For this year's Dreamforce, we actually did a couple of different things from a measurement standpoint. And frankly I'm a big believer in visibility as being a really critical driver for action in general. And so, one of the first things we did just as we were sort of launching ... and as we all know, for any of us going to Dreamforce, this is annoyingly ... it's a huge part of our lives for several months, if not more. Leading up each year to this event, it's a big investment for many, many companies. And so as we were sort of launching that process and figuring out what it was that we wanted to do there and what our point of view was about how we want it to be perceived, how it was that we wanted to interact with our target accounts, with our customers, one of the first things we did was just to set up ... and it sounds so simple, but a dashboard that is showcasing the types of things that we most care about.

NANI: 

And so in leading up to that, certainly we wanted to be driving registrations for our VIP events. We wanted to be setting meetings, we wanted to get folks coming to various lunches or product briefings, things like that. And then as we're going through this whole process, the ... as I mentioned, key component of this was in opportunity generation.

NANI: 

And so we set a goal for ourselves to develop ... and it's kind of an interesting goal, but something to keep in mind as you've got events. This Dreamforce in 2019 was actually quite late in the year. And as a result of that, what we were concerned about from a business perspective is that we knew this was going to be a big opportunity generation driver, but we needed for those opportunities to actually start being developed even prior to the event. We didn't want to wait until basically after the Thanksgiving break to start sort of following up on these.

NANI: 

And so we set out for ourselves to develop twice as many opportunities as we had the year prior by the time Dreamforce itself closed, that week of Dreamforce. And that was something that I think ... it ended up being somewhat certainly aspirational but also inspirational, right? And people could really rally around that, not just in marketing. Because as we all know, getting support for events across the organization can be sometimes a bit of a struggle, right? And we're like, "Please [inaudible 00:27:42] the meetings at the meetings." But in reality this is a huge boon for the business broadly to have this go off without a hitch. And so that rallied really the whole organization around supporting this massive initiative and gave them something concrete to be reaching for. And so our sort of primary rally cry was this SQL2X, is what we called out, our sales qualified leads, which are actually opportunities in our case.

NANI: 

And so getting twice as many as we'd had the year prior by the time the event closed. People were so into that and making sure that they were ... and anytime people did sign up for these events, that they were following up and reaching out to them. We actually ended up generating more than four times the number of opportunities that we had the year prior. And that was huge. And more important ... not ... maybe equally important was the timing of that, so that by the time the event itself had come up, we were feeling really strong anyway, that these were already people who are engaged with us and in sales cycles with us who were also going to be sort of part of our Dreamforce experience.

• **Provided data**
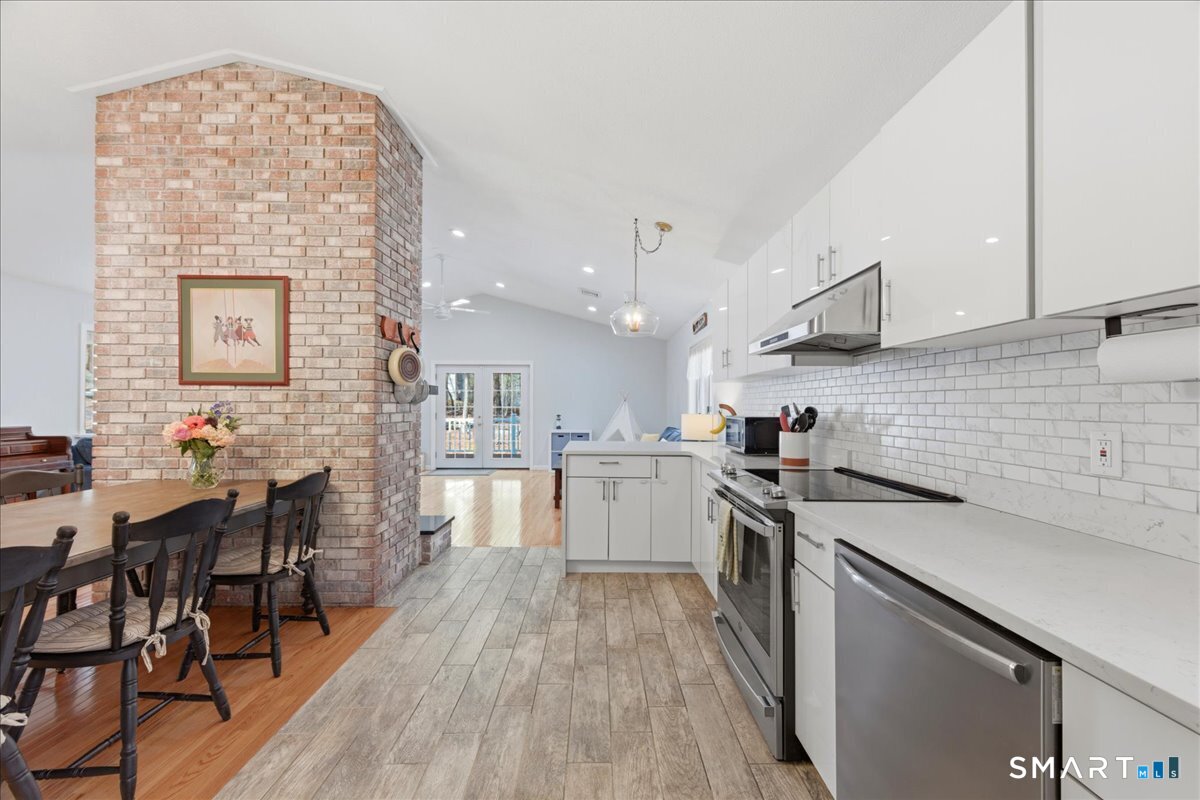 215 Cranberry Pond Road Norwich, CT 06360 - Photo 18 of 38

• **Work request A**
Summarize the Dreamforce talk in two sentences.
• **Work request B**
Write the next part of the Dreamforce talk, beginning right after its final sentence.

• **Exercise output A**
For Dreamforce 2019, the team set up a dashboard tracking its priorities, including VIP event registrations, meetings, and above all opportunity generation. Because the event fell late in the year, the team set a goal of doubling the prior year's opportunities by the close of Dreamforce week; that goal rallied the whole organization, and the team generated more than four times the prior year's number, many of them already in sales cycles when the event arrived.

• **Exercise output B**
BRANDON:

Wow, that's so amazing. And yeah, I mean that's one of the biggest challenges I think that event marketers face is when you're putting on these great events or you're exhibiting at events, really getting that buy-in from other teams. You mentioned you made this a big focus, you came up with a really fun name for it, SQL2X. What are some other things that you think led to having such great buy-in from other teams here?

NANI: 

Yeah. Other than nagging ... no, I'm just kidding. But it is true. I mean, I think it's a little bit of a balance, right? And just being sort of realistic about it. Sales has a ton of priorities and they're so focused on their extremely visible goals. I mean, sales is an interesting position to be in in that there's really no other job like it where people can ... well, I guess maybe athletes too, but where people can really see basically on a scoreboard how well you did against your own goal. And that's the frightening thing that is powerful as well because it dictates their behavior.

NANI: 

And so one of the kind of beautiful parts about an ABM strategy is that the reality is that's marketing shifting its own sort of point of view to that of a sales organization and saying, "Okay, we get it, you're not interested in pure volume leads. You frankly probably don't care who's clicking on my emails or coming to the website necessarily unless I can promise you that the insights that I'm giving you about those types of engagement and those types of behaviors are relevant to your particular high value accounts."

NANI: 

And so if we can rally behind this single set of accounts that we've all agreed upon, then we don't have to waste time with giving them sort of junk leads. We're really giving them insight into the accounts that they care about. And so starting with that as our base is really helpful in bringing the sales organization into that so they know when we talk about being at an event, that we as a marketing organization only see it as a success if sales sees it that way. And so that's helped us a lot with kind of getting folks to buy in and to get behind these because they are great opportunities for them. And sales people feel that when you're at the event, there's just the high of it, right?

NANI: 

And everyone's all excited and it might last ... you've got that sort of halo effect for one or two days. Everyone's high-fiving and you just feel good, right? There's a very ... it's a physical embodiment of your brand in a way that you can't see in other environments and that's really cool to be a part of. But getting them to understand that prior to that to support you in making that vision come true can be challenging unless you frame this up as a, "Hey, this is for you. This is to give you the opportunity to be in front of your prospects, to be in front of your customers and to show them how incredible we are."

BRANDON:

We talked about dashboards, we were talking about data as well. We talked about how important it is to be able to look at specific data points. What are some ways that you're using technology to assist in this ABM-based event strategy?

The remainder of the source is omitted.